April 2022 update
Dear users
with the April 2022 update we have improved nopaque in all places.
We have significantly reworked our backend code to utilize our servers more efficiently,
integrated a new service, updated all previously existing ones, rewrote a lot of code and made a few minor design improvements.
Where is my Job data?
At the beginning of the year, we realized that our storage limit had been reached.
This was the time when some users may have noticed system instabilities.
We were fortunately able to temporarily solve this problem without data loss
by deleting some non-nopaque related data on our system (yes we also do other things then nopaque).
In order to not face the same problem again, we had to dedicate ourselves to a long-term solution.
This consists of deleting all previous job data with this update and henceforth storing new job data
only for three months after job creation (important note: corpora are not affected).
All job data prior to this update has been backed up for you,
feel free to contact us at nopaque@uni-bielefeld.de if you would like to get this data back.
What's new?
By partnering up with Transkribus we reached one of our long term goals: integrate a HTR service into nopaque.
The Transkribus HTR Pipeline service is implemented as a kind of proxied service where the work is split between Transkribus and us.
That means we do the preprocessing, storage and postprocessing, while Transkribus handles the HTR itself.
One of the changes in the background was to fix our performance issues.
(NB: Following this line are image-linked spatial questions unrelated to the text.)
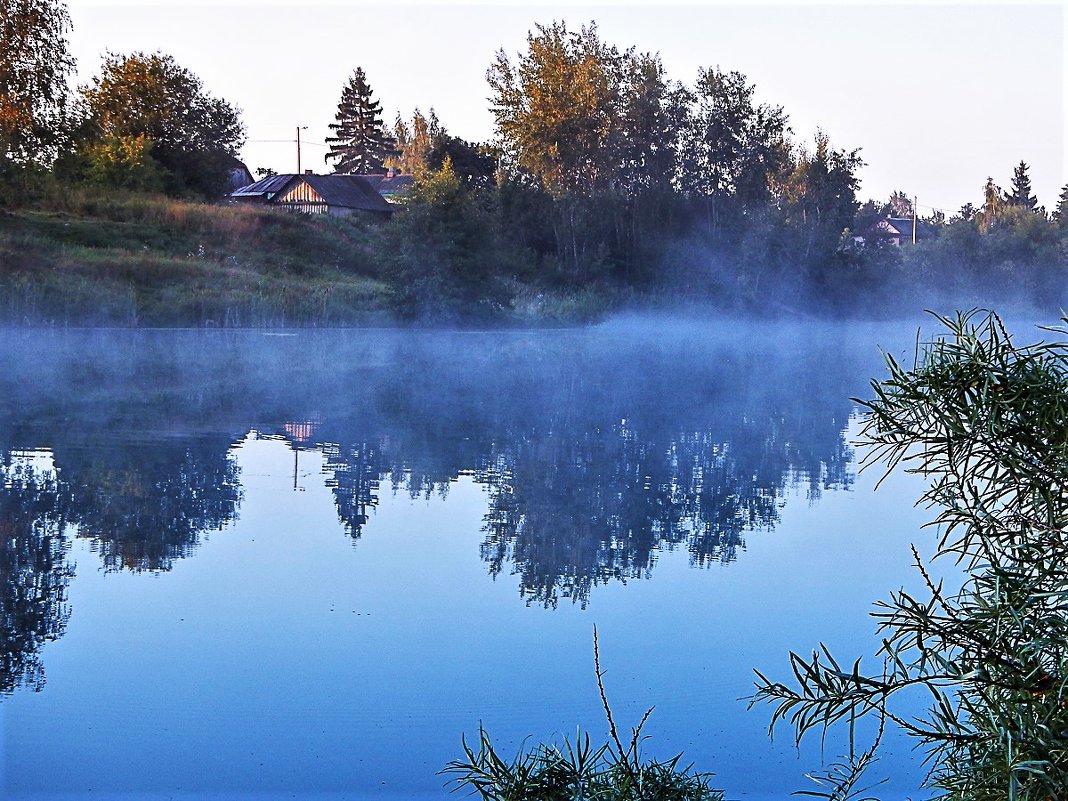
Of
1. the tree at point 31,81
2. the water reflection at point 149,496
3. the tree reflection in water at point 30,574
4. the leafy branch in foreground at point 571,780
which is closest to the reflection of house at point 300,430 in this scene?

While implementing the Transkribus HTR Pipeline service we
found some optimization potential within different steps of our processing routine. These optimizations are now also
available in our Tesseract OCR Pipeline service, resulting in a speed up of about 4x.
For now we are done with the most obvious optimizations but we may include more in the near future, so stay tuned!
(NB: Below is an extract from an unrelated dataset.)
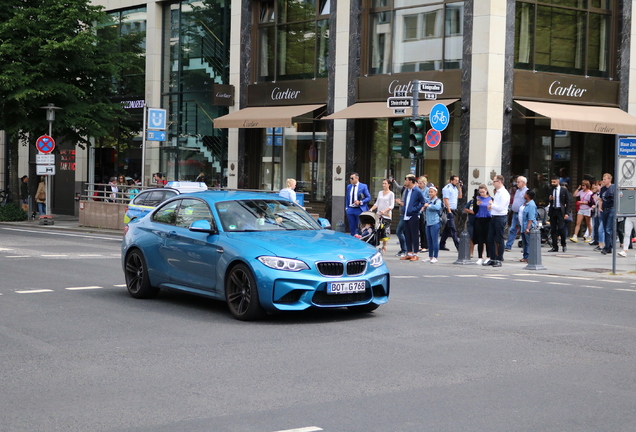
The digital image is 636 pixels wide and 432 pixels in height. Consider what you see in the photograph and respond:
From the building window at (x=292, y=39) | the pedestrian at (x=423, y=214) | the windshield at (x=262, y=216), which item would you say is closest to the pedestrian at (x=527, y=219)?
the pedestrian at (x=423, y=214)

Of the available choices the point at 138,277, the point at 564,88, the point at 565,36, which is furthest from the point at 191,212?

The next step was to reorganize our Corpus Analysis code. Unfortunatly it was a bit messy, after a complete rewrite we are
now able to query a corpus without long loading times and with better error handling, resulting in way more stable user experience.
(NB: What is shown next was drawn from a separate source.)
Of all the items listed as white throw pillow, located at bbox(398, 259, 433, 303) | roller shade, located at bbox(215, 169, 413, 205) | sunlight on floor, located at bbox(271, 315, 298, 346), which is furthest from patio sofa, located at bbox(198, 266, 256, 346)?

The Corpus Analysis service is now modularized and comes with 2 modules that recreate and extend the functionality of the old service.
For now we had to disable the Query Result viewer, the code was based on the old Corpus Analysis service and will be reintegrated as a module to the Corpus Analysis.
The spaCy NLP Pipeline service got some love in the form of smaller updates too.
This is important preliminary work to support more models/languages that does not provide the full set of linguistic features (lemma, ner, pos, simple_pos). It still needs some testing and tweaking but will be ready soon!
Last but not least we made some design changes. Now you can find colors in places where we had just black and white before.
Nothing big but the new colors will help you identify ressources more efficient!
Database cleanup
We may be a bit late with our spring cleaning but with this update we tidied up within our database system.
This means we deleted old corpora with no corpus files, unconfirmed user accounts and in general unnecessary data fields.
That's it, thank you for using nopaque! We hope you like the update and appreciate all your past and future feedback.